The petitioner then sought area variances and parking variances similar to those that the Board had granted to retail furniture outlets in the past. It indicated it was willing to accept a restriction that it would limit its use to retail furniture sales.
The Zoning Board of Appeal, however, expressly took into consideration the fact that the petitioner earlier misrepresented its intended use of the lower level to the Planning Board. It stated that to grant the variance under such circumstances was against the public interest in that it would encourage lying by future applicants. The Board also took into account neighbors’ complaints about various annoying activities on the property, such as trucks arriving too early and improperly unloading, parking of commercial vehicles over night, etc. These activities did not relate to the lower level retail outlet, but to the lawful storage activities on the property.

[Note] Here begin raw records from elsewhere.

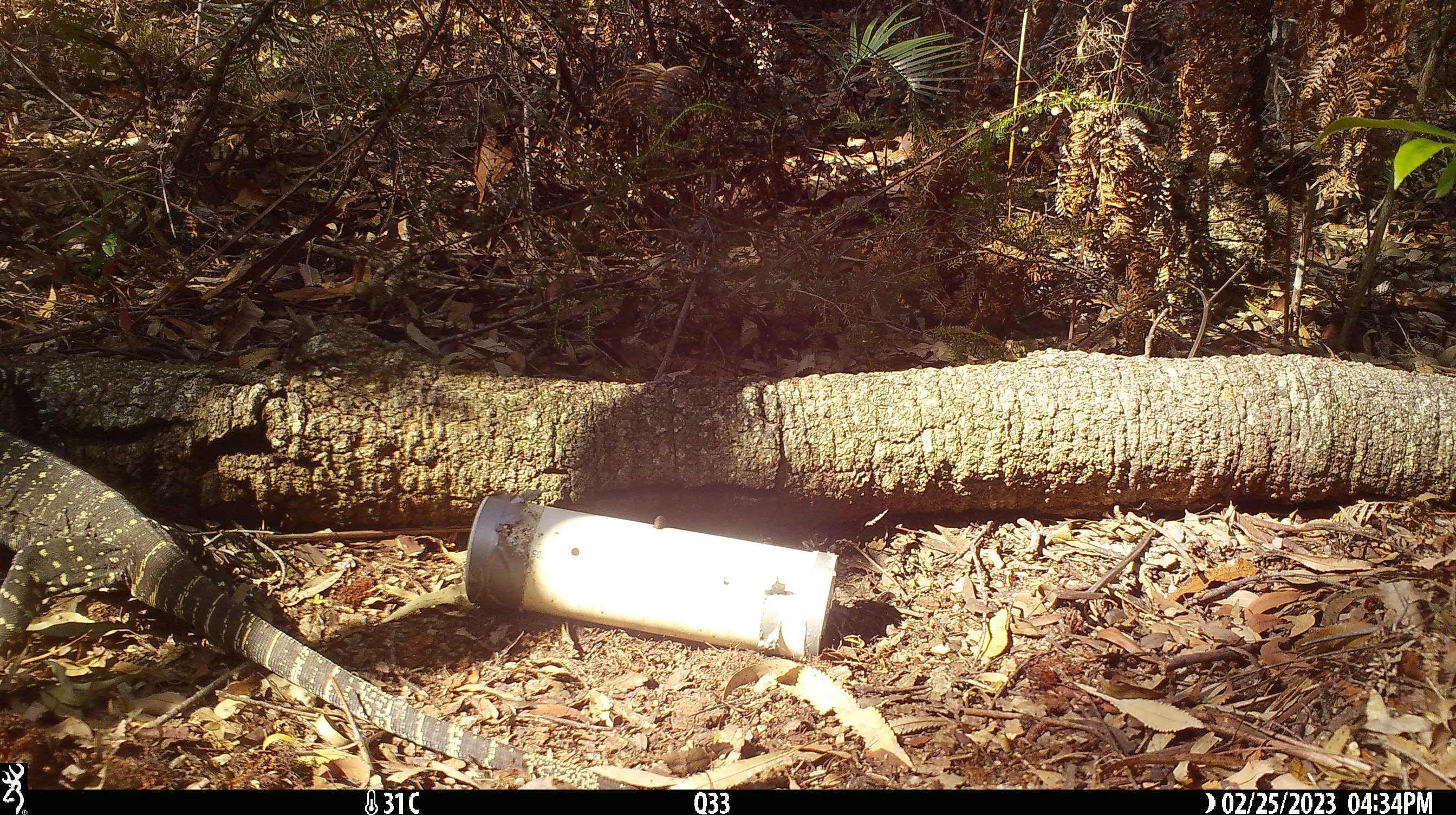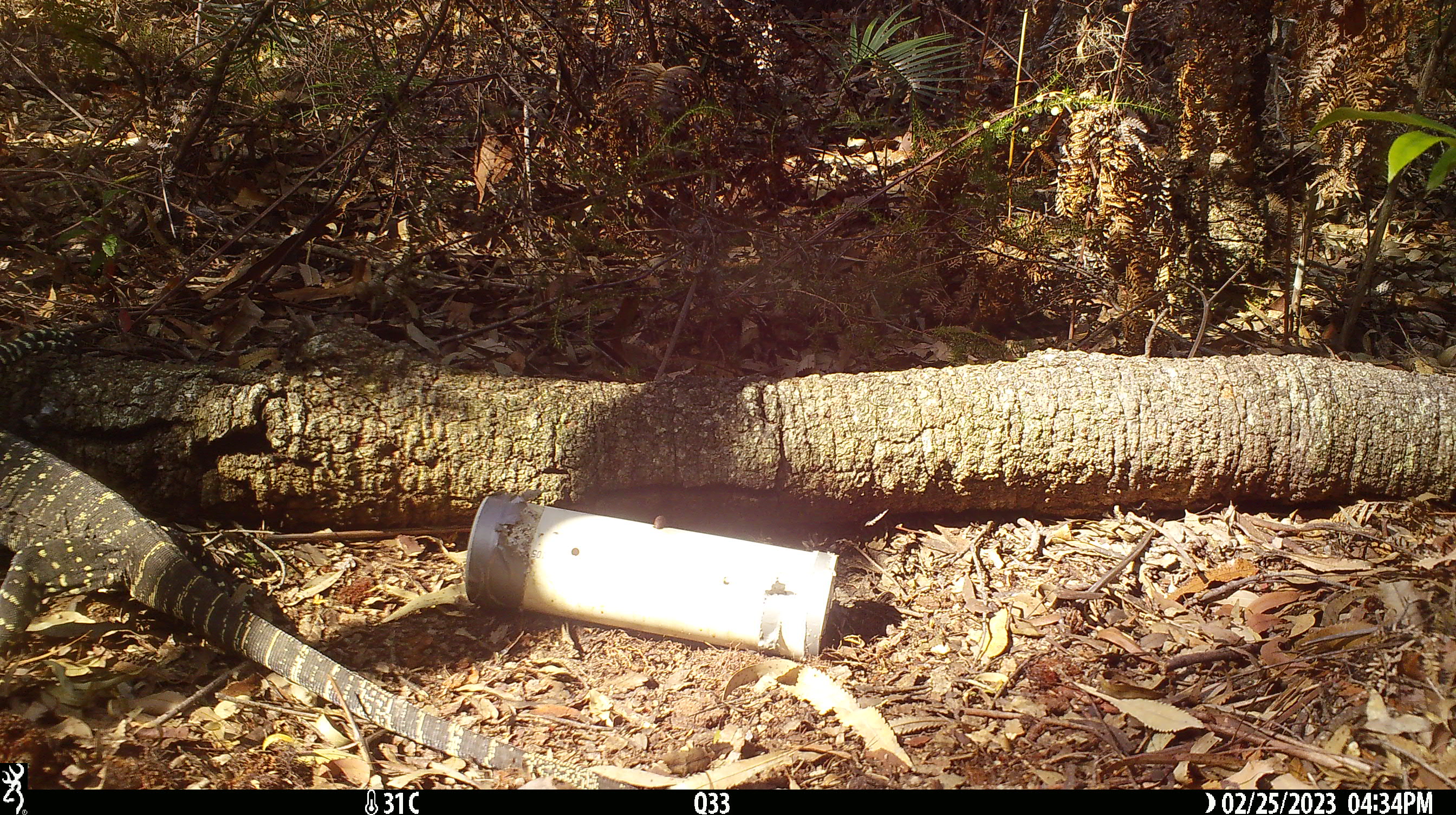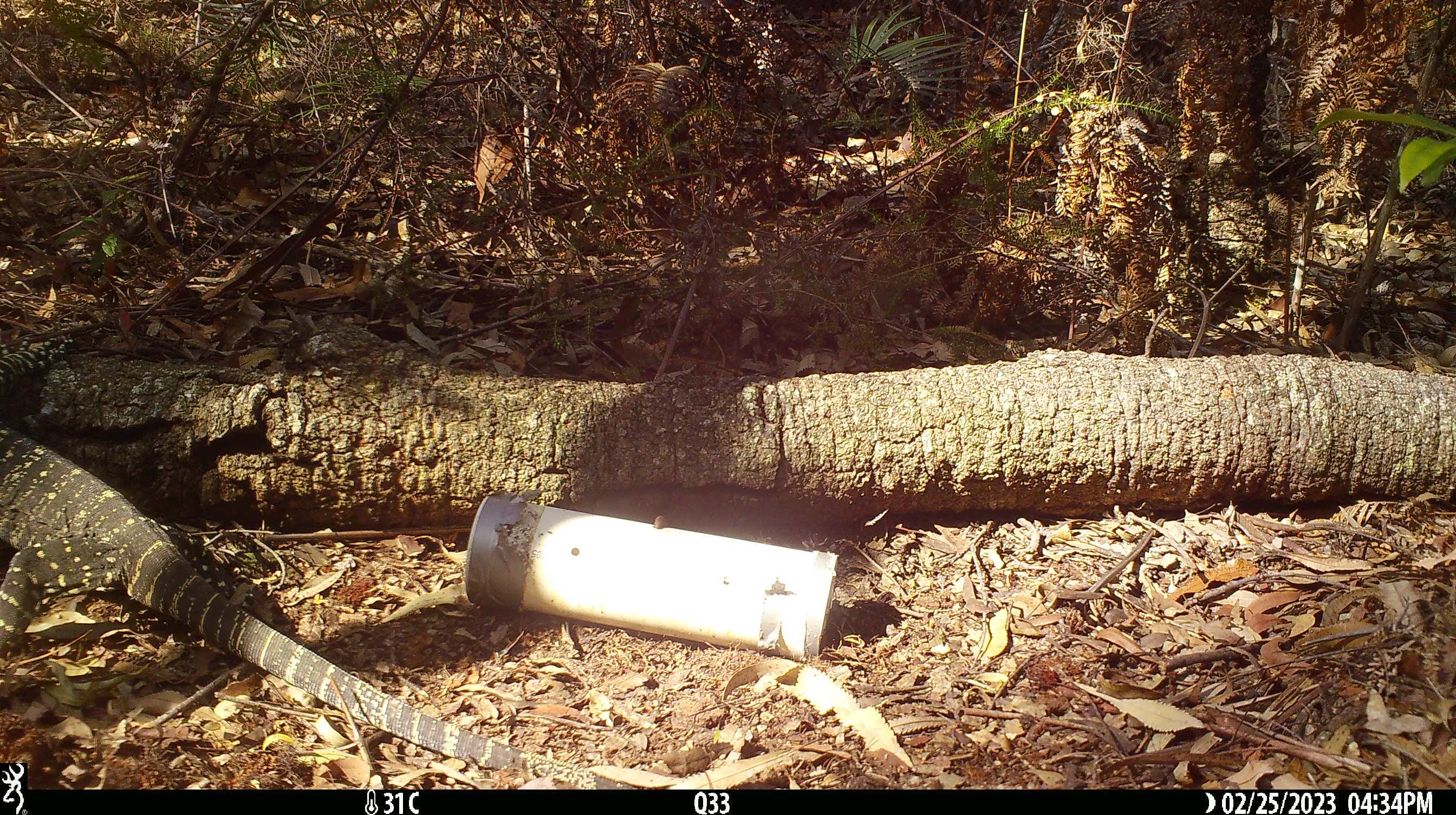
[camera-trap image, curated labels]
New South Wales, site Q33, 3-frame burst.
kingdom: Animalia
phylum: Chordata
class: Reptilia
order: Squamata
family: Varanidae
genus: Varanus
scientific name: Varanus varius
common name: lace monitor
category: goanna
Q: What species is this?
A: Goanna (lace monitor) (Varanus varius).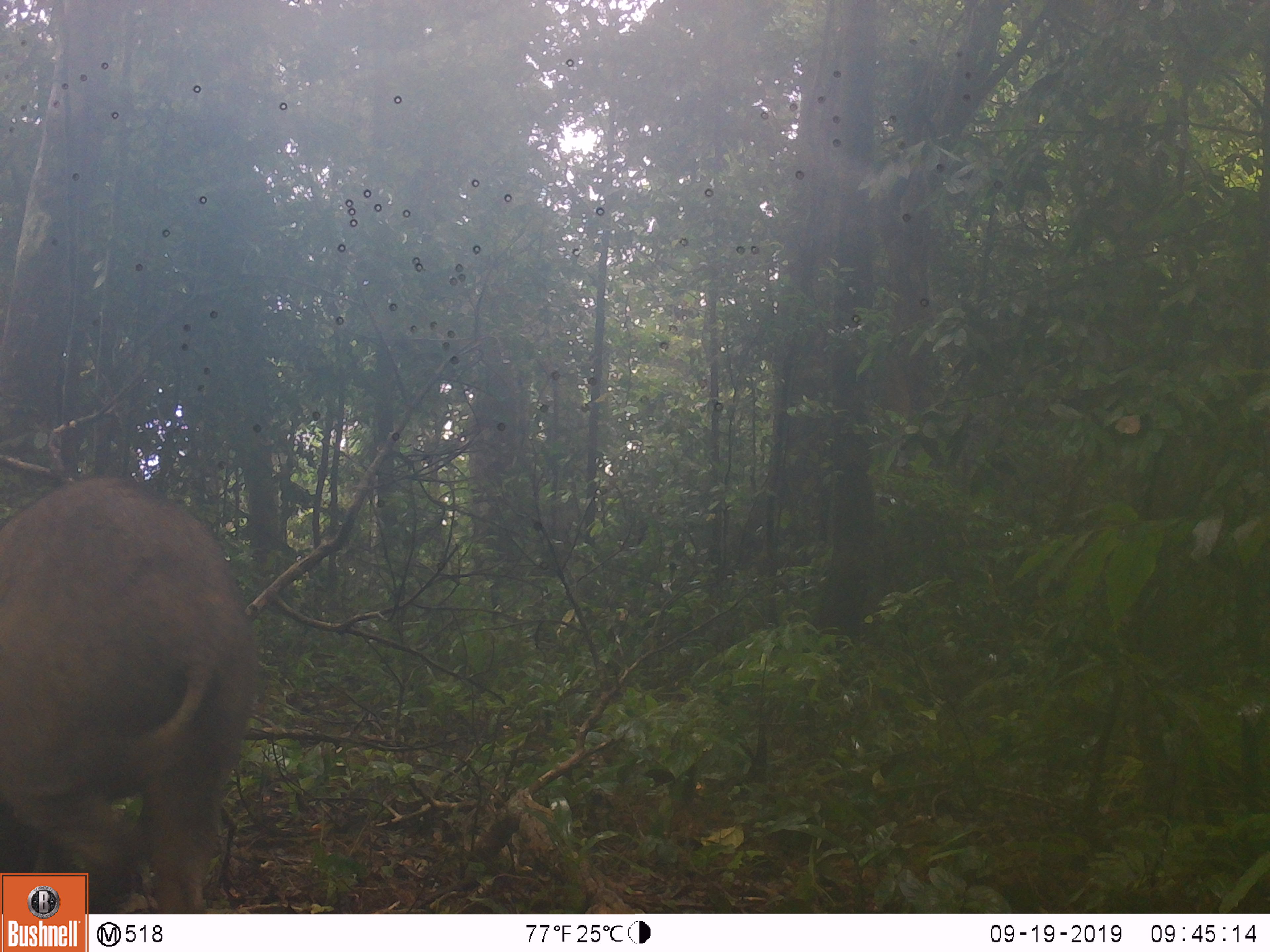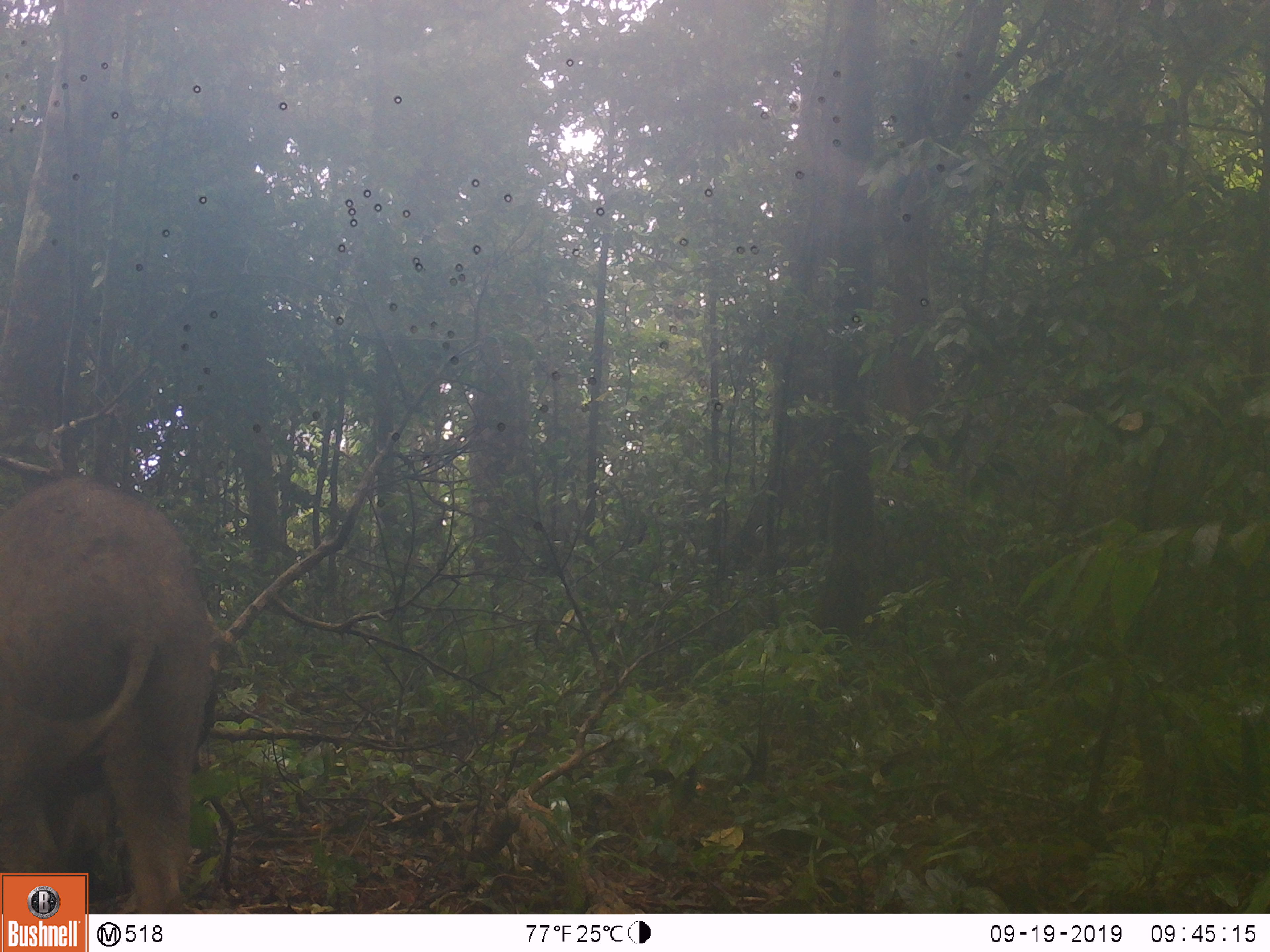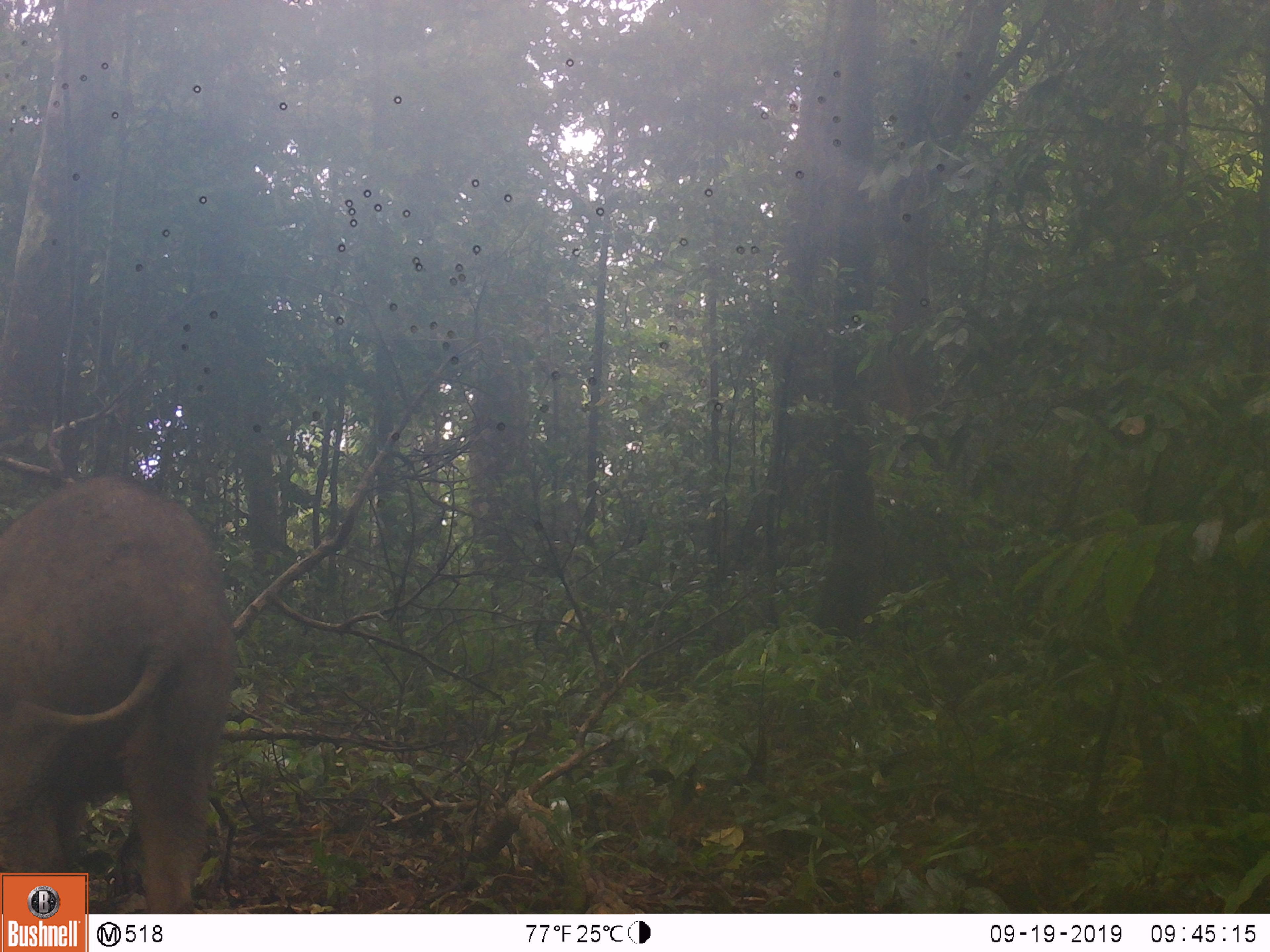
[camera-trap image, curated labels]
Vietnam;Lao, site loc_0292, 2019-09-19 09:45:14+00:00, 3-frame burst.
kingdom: Animalia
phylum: Chordata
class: Mammalia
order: Artiodactyla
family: Suidae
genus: Sus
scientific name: Sus scrofa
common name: eurasian wild pig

The court acknowledged that a determination of a zoning board should be sustained if it does not have a rational basis and is not arbitrary and capricious and that the board must engage in a balancing test weighing the benefits to the applicant against the detriment to the community. Tut it also found that the basis for these conclusions must lie in the statutory standards under New York law. Further, the court could not deny variance benefits in one case that it had granted in another case without showing a rationale basis.
The court found that, although it did not condone misrepresentations, the Zoning Board of Appeals improperly considered the misrepresentations in its denial. Furthermore, the court found that the complaints were not associated with the zoning violations and the Zoning Board of Appeals did not properly consider an expert’s report. The court annulled the decision and remitted the matter for reconsideration.
Comment: Good luck to the applicant on its next application. The granting of a variance is discretionary, and undoubtedly there are perfectly valid grounds that the zoning board could use to deny the variance. This is a case where a rattlesnake has been stirred. It will be hard to lull it back to sleep, even though the applicant may have felt quite righteous in that, in its view, it had fully disclosed everything originally and had not lied. In this situation, there is no good answer for the applicant.